Through Doug’s animal welfare work, he learned how to approach a cat that doesn’t know him and how to read its body language. Doug found it both challenging and rewarding to work with pet owners. “I’d get frustrated hearing excuses for why people turned in their pets. And then there were people who adopted a cat that was deemed ‘unadoptable.’”
ALLISON: Do you have any tips for future volunteers? Why should others volunteer?
RODNEY: Don’t give up. Cleaning cat boxes and all the other standard care that goes with cat rescue is challenging work. There may be sad times when a cat is dying no matter what you or a vet does for it. Be there for the cat and give it as much care and love as you can. There will be cats that need your help, so stay strong and pass your love and knowledge on to others. This will give other volunteers the strength they will need.

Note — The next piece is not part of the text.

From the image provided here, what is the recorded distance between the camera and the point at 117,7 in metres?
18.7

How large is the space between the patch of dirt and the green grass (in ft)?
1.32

DOUG: I’d strongly encourage people to volunteer at any animal shelter or rescue organization. You’ll feel as if you’re making a positive contribution to the community, you’ll meet new people, and yes fall in love.
RODNEY: There are so many animals that need homes. If there weren’t so many cats and dogs that got left behind in numerous ways, there would not be so many organizations needing help. Every single rescue needs help, I guarantee it.